---- Records supplied

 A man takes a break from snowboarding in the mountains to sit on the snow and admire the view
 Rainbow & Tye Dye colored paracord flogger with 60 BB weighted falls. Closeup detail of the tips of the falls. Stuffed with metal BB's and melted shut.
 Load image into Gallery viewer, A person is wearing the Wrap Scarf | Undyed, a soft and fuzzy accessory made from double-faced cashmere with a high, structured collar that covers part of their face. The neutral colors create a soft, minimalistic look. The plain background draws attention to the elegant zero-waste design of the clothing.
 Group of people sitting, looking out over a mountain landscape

--------
---- Records supplied

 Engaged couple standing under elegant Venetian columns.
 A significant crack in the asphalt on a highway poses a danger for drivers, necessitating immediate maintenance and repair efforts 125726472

--------

* Requirement:
Each line above with the word "elegant" needs to be copied.

* Answer to this problem:
 Load image into Gallery viewer, A person is wearing the Wrap Scarf | Undyed, a soft and fuzzy accessory made from double-faced cashmere with a high, structured collar that covers part of their face. The neutral colors create a soft, minimalistic look. The plain background draws attention to the elegant zero-waste design of the clothing.
 Engaged couple standing under elegant Venetian columns.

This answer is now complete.